The fact that the political paralysis has also co-existed with fiscal virtue, as both President Monti and President Letta have tirelessly pointed out, makes little difference, except perhaps in the Chancellery in Berlin. Italy’s fiscal policy has been virtuous for 20 years. It has been its economy and its politics that have been stuck. So right now, people in other parts of Europe and in America tend to put Italy together with France as the two countries in Europe that are most resistant to change, most stuck in old ways and with old-style politicians.

The rise to international prominence of Renzi could begin to change that image. It is also, however, a good sign for Europe because of the message he delivers and the manner with which he delivers it. Politically, the big problem in many euro-zone countries is that the main message has been about pain, sacrifice and austerity. Hope has been lost. The elections next May for the European Parliament look likely, on current trends, to show a huge vote for populist, extremist parties, mostly anti-European and anti-immigration.

If the euro, and indeed the European Union, are to survive and revive, this message of pain and austerity needs to be replaced by one of hope. The main tool of revival is going to be liberalization in various forms, so politicians need to be able to convince voters that liberalization represents opportunity and renovation, not danger and disruption, and that the strong European principle of social justice can be protected amid this change, usually by reinventing it for modern times.
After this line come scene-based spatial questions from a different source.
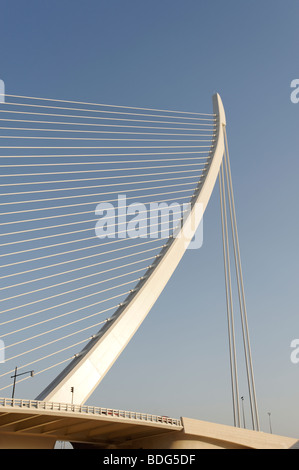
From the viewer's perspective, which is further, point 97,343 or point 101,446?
point 101,446

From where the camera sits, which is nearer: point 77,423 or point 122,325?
point 122,325

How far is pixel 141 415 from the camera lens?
2859cm

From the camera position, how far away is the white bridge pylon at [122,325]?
2297 centimetres

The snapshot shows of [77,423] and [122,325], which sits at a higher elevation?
[122,325]

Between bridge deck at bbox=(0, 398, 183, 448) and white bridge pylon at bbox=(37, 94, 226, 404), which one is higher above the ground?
white bridge pylon at bbox=(37, 94, 226, 404)

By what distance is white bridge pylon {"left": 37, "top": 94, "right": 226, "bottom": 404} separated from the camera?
2297 cm

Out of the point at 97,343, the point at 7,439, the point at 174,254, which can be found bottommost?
the point at 7,439

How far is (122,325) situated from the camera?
25.3 metres

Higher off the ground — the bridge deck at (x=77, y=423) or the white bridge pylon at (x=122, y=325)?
the white bridge pylon at (x=122, y=325)
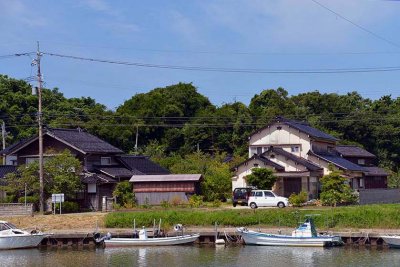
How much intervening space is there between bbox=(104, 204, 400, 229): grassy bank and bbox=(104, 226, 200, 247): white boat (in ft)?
8.45

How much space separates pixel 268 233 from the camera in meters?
37.9

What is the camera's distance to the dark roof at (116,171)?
52.2m

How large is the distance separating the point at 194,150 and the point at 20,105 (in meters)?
24.1

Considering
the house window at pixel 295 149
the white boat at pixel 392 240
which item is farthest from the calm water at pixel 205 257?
the house window at pixel 295 149

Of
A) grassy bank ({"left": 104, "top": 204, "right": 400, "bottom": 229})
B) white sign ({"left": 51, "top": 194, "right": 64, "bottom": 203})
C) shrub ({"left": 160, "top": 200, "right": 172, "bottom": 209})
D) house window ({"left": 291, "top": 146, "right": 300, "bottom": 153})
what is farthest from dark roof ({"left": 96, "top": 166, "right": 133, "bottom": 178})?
house window ({"left": 291, "top": 146, "right": 300, "bottom": 153})

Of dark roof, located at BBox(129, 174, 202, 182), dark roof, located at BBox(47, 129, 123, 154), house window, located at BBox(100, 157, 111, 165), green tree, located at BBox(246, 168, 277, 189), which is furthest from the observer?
house window, located at BBox(100, 157, 111, 165)

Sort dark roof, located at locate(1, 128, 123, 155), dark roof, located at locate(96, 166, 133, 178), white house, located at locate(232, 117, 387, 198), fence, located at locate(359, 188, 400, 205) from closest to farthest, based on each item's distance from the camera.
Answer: fence, located at locate(359, 188, 400, 205)
dark roof, located at locate(1, 128, 123, 155)
dark roof, located at locate(96, 166, 133, 178)
white house, located at locate(232, 117, 387, 198)

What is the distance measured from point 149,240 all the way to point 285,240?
822cm

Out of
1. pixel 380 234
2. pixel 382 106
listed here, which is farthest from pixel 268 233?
pixel 382 106

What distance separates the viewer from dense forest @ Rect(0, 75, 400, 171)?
3177 inches

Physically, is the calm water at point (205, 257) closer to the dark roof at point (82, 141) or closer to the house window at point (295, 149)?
the dark roof at point (82, 141)

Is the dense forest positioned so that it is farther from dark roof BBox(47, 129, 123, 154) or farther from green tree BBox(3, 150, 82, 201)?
green tree BBox(3, 150, 82, 201)

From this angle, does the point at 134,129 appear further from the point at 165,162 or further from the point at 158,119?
the point at 165,162

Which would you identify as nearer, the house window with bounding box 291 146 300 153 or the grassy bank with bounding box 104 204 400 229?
the grassy bank with bounding box 104 204 400 229
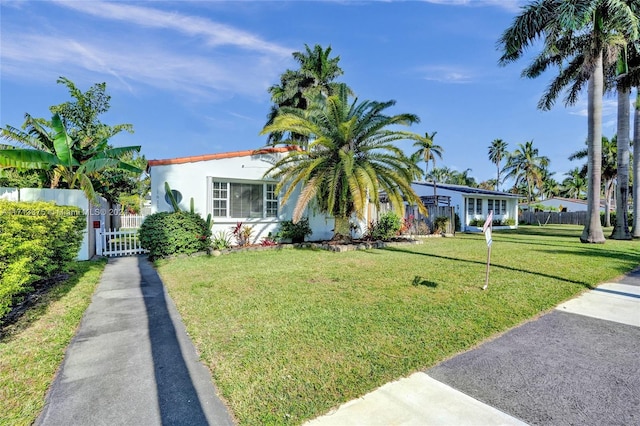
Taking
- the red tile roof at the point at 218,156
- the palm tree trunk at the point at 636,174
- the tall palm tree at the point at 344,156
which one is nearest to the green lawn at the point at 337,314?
the tall palm tree at the point at 344,156

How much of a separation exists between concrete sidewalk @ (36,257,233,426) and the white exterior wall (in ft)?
21.8

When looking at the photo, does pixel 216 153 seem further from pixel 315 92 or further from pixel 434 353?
pixel 315 92

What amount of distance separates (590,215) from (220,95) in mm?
21796

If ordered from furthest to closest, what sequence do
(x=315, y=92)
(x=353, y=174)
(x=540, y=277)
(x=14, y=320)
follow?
(x=315, y=92) < (x=353, y=174) < (x=540, y=277) < (x=14, y=320)

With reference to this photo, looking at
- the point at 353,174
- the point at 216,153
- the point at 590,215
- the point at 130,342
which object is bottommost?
the point at 130,342

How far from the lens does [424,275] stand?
7.57 meters

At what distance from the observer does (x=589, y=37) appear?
14.9 m

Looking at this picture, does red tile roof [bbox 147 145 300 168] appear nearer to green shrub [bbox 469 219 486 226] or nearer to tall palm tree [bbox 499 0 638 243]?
tall palm tree [bbox 499 0 638 243]

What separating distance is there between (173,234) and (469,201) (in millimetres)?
24538

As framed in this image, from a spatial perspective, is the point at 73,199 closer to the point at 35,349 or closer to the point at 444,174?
the point at 35,349

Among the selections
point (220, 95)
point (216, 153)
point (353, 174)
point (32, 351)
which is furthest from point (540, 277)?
point (220, 95)

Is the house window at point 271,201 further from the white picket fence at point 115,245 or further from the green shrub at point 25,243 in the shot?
the green shrub at point 25,243

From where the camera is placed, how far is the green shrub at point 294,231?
13.1m

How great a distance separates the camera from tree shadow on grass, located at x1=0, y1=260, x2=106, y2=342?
14.4 feet
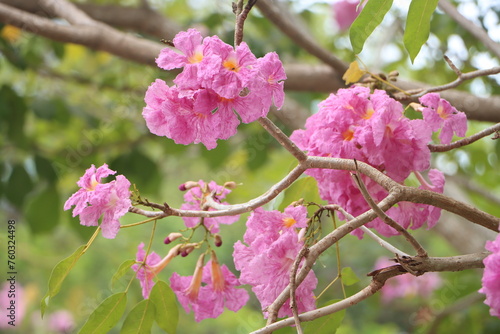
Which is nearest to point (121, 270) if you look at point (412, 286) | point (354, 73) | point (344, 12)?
point (354, 73)

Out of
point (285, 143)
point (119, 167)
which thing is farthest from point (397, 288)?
point (285, 143)

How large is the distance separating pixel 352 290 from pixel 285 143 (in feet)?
1.31

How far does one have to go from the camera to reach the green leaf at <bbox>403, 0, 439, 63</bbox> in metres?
0.72

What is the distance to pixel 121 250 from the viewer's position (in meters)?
2.81

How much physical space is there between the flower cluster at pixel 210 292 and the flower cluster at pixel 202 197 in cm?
4

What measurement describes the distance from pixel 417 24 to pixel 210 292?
1.36 feet

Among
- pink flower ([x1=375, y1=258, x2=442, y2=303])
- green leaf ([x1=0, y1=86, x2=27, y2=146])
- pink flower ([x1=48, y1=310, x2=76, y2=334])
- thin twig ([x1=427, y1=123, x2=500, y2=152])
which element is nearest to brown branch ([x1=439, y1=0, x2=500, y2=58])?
thin twig ([x1=427, y1=123, x2=500, y2=152])

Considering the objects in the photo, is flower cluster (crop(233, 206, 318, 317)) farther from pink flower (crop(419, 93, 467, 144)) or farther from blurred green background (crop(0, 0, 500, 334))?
→ blurred green background (crop(0, 0, 500, 334))

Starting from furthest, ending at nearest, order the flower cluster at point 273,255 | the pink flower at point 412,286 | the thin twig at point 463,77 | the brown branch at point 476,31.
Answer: the pink flower at point 412,286, the brown branch at point 476,31, the thin twig at point 463,77, the flower cluster at point 273,255

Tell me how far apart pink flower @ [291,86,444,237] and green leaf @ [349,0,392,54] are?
65 millimetres

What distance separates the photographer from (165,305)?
74 centimetres

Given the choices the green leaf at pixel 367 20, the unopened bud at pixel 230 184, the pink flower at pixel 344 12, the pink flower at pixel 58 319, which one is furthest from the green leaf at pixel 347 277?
the pink flower at pixel 58 319

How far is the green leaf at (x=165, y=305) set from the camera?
734 mm

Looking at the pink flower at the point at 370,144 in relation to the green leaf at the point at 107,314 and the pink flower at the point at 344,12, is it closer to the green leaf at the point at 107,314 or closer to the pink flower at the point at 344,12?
the green leaf at the point at 107,314
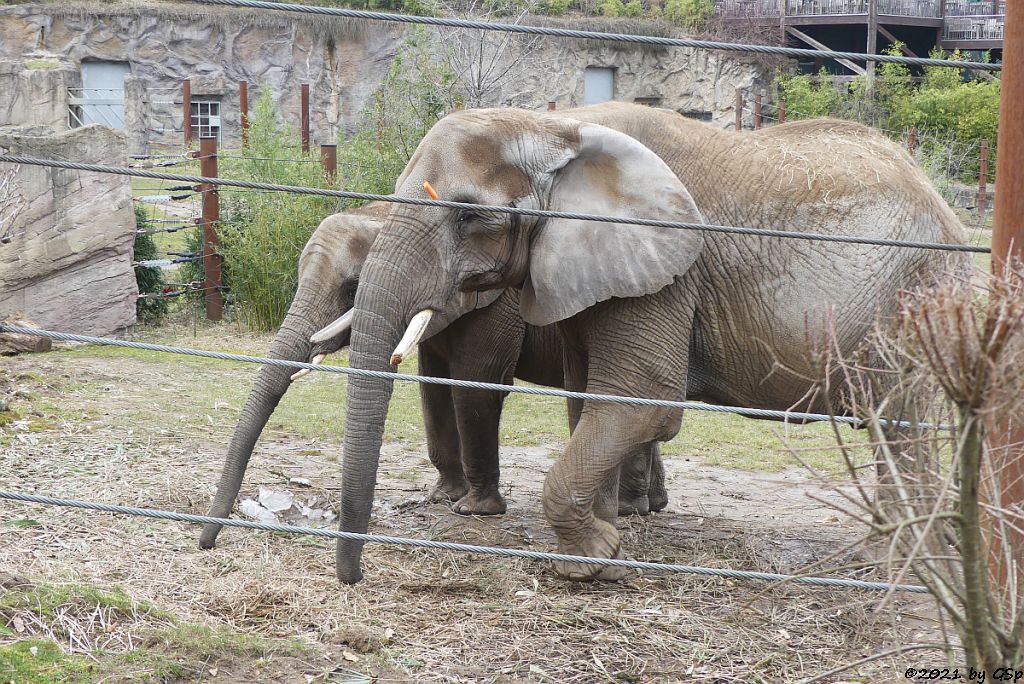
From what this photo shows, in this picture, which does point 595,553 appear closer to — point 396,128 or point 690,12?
point 396,128

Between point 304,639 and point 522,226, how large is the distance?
1779 mm

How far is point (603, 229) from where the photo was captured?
480cm


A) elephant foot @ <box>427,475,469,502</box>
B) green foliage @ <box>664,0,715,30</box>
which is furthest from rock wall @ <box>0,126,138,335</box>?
green foliage @ <box>664,0,715,30</box>

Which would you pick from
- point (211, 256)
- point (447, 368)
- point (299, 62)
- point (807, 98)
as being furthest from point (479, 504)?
point (299, 62)


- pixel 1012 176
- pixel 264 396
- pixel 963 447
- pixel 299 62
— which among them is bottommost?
pixel 264 396

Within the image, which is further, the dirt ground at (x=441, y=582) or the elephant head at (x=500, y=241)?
the elephant head at (x=500, y=241)

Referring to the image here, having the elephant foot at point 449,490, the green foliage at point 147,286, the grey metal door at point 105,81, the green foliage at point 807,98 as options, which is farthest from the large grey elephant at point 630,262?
the grey metal door at point 105,81

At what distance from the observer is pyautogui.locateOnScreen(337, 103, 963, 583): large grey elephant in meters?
4.69

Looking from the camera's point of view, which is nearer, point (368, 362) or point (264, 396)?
point (368, 362)

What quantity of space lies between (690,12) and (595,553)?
2469 cm

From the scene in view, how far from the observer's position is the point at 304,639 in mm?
4301

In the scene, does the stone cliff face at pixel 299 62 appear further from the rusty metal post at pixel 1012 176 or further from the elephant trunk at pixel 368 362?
the rusty metal post at pixel 1012 176

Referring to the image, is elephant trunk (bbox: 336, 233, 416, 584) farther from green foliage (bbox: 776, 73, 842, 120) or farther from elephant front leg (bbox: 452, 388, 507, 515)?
green foliage (bbox: 776, 73, 842, 120)

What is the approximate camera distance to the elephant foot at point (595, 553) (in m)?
5.04
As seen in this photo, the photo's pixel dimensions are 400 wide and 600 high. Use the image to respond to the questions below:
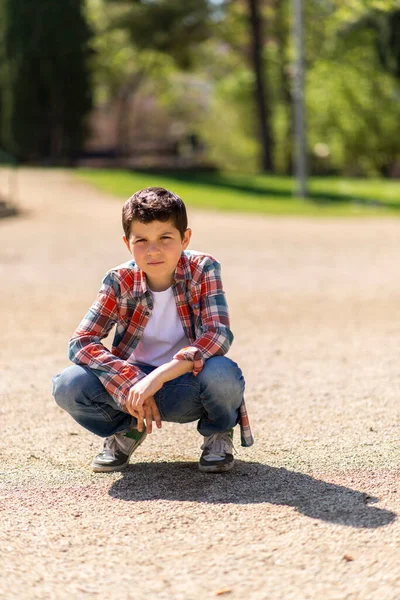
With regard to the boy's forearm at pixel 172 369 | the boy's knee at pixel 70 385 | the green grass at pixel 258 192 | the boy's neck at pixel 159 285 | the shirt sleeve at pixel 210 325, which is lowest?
the green grass at pixel 258 192

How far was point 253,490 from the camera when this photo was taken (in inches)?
135

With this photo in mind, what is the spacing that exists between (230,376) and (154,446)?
0.77 metres

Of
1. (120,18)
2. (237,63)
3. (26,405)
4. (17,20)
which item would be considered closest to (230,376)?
(26,405)

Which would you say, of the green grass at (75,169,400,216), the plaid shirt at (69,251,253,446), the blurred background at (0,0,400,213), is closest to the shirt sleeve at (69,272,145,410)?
the plaid shirt at (69,251,253,446)

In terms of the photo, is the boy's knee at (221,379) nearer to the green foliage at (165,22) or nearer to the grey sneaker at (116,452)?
the grey sneaker at (116,452)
Since he is only just now about to walk fully on to the stage of national politics, we cannot know whether Matteo Renzi will be able to fulfill this mission. But he stands a better chance of doing so than most. His message has often been too vague, too lacking in substance. Yet it has been a message of hope and of liberation, of change to make life better rather than because change is being demanded by foreigners or some other external forces.

It is the most necessary message of this period in Europe’s history. Now, Renzi will have to combine that message with signs that he is politically mature enough to co-operate with President Letta rather than compete with him.

If he now chooses to compete with a government led by his own party it will be an act of political suicide, combined with a homicide both for Italy and for the euro. For the real opposition at the next election will all be anti-euro and profoundly illiberal. We foreigners are pleased to see the young, exciting Renzi emerge. We do not, however, want Italian politics to become so exciting that the way is opened at the 2014 or 2015 election to the extremists.